Андрей Андреевич принимал по четвергам. Первая консультация – шесть тысяч рэ. Очередь по предварительной записи, не больше пяти человек в день.
Он прочитал заведенное на водителя “дело”: записи всех специалистов, результаты анализов. Водитель томился, боялся, что какой-нибудь бумажки не хватит и все обрушится, отодвинется еще на неделю, еще придется к кому-то идти проверяться, сидеть в очередях. Он уже пропах больничным запахом.
Андрей Андреевич сидел за обширным столом, свет настольной лампы освещал ему страницы. Водитель горбился в тени, дожидаясь, когда окончится неторопливое чтение. Его отделял от Андрея Андреевича только стол.

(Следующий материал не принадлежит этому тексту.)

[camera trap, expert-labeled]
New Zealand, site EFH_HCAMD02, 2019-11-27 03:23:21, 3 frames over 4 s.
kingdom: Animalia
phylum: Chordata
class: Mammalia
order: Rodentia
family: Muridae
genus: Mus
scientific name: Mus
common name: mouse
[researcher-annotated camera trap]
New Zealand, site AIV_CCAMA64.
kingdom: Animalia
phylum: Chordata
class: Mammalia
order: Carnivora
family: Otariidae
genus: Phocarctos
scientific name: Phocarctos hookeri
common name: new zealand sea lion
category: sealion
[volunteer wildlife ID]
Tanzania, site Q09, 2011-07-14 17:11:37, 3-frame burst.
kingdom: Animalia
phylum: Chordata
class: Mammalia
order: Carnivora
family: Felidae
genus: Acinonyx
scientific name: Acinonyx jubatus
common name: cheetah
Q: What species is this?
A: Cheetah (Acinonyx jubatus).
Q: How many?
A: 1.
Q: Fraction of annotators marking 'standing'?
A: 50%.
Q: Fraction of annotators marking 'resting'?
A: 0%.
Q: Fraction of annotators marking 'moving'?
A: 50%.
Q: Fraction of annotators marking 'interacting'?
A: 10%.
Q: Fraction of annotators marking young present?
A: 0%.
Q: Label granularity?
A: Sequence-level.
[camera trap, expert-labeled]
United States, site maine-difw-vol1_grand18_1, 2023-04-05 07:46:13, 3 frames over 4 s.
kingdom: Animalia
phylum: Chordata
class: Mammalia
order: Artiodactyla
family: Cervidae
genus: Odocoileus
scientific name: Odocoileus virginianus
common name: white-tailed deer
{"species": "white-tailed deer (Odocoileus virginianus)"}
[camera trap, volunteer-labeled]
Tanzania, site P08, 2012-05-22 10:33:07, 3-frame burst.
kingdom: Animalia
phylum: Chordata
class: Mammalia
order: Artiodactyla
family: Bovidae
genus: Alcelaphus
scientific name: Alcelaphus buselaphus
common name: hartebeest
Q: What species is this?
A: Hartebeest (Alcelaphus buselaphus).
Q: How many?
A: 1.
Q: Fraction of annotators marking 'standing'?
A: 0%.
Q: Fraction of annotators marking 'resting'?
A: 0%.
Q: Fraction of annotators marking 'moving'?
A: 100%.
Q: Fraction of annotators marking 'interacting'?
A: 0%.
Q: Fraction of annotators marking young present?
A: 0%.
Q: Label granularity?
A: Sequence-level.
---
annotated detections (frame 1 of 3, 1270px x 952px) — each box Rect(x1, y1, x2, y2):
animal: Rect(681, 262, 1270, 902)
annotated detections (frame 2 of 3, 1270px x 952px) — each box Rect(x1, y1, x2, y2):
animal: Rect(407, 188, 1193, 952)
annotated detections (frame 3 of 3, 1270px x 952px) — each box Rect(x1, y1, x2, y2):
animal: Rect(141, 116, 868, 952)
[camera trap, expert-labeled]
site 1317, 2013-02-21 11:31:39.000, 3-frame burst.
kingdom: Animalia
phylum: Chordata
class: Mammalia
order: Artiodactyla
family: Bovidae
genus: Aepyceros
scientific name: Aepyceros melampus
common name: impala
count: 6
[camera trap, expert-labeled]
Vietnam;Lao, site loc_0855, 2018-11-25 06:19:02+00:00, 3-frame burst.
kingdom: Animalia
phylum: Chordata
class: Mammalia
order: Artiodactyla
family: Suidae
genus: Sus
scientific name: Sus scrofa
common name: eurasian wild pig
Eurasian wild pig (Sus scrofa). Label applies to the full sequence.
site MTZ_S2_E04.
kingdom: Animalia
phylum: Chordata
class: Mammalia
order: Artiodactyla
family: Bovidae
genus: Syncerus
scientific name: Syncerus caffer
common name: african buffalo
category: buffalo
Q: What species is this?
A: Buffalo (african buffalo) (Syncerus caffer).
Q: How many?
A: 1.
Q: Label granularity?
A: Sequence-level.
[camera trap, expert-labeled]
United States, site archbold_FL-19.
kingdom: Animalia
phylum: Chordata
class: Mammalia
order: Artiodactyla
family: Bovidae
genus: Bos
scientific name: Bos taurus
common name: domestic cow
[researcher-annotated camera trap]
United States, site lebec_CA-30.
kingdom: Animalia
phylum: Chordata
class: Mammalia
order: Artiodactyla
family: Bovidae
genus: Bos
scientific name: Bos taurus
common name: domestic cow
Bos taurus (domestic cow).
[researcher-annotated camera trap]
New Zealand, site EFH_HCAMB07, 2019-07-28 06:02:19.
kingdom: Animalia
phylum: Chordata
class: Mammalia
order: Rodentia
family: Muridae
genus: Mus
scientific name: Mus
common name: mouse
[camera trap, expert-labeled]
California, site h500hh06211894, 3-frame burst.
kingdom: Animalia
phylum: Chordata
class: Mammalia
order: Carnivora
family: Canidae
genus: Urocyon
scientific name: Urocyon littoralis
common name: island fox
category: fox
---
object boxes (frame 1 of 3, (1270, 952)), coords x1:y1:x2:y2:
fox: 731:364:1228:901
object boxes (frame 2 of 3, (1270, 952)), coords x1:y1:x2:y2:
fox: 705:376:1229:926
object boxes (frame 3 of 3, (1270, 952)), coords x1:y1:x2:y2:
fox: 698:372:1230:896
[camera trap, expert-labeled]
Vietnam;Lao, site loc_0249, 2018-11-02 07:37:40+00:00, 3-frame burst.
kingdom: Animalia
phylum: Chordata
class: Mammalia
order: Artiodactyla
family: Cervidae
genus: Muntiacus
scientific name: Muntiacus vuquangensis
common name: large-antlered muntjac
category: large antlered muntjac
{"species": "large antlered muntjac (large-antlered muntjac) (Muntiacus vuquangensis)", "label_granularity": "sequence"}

Накануне вечером водитель встретил у колонки старуху. Он возвращался из магазина с хлебом в пакете, старуха наливала воду. Он поздоровался и предложил помощь. Старуха сказала:
– Ничего, сама справлюсь еще.
Она пропустила его вперед. Он слышал ее шаги.
Отворил ей калитку и придержал. Старуха прошла, поставила ведро на землю, вода в нем качнулась. Спросила вдруг:
– Когда съедешь?
– Не знаю. А что?
– К Андрей Андреичу записался?
– Да. Завтра. Но что он скажет, я ведь не знаю.
– Я его отца помню, – сказала старуха. – И деда. А прадеда фотографии видела. Они все – одно лицо. Чье, неизвестно, но одно.
Все мужчины в роду. Отец был учитель, дед тоже, а прадед из купцов.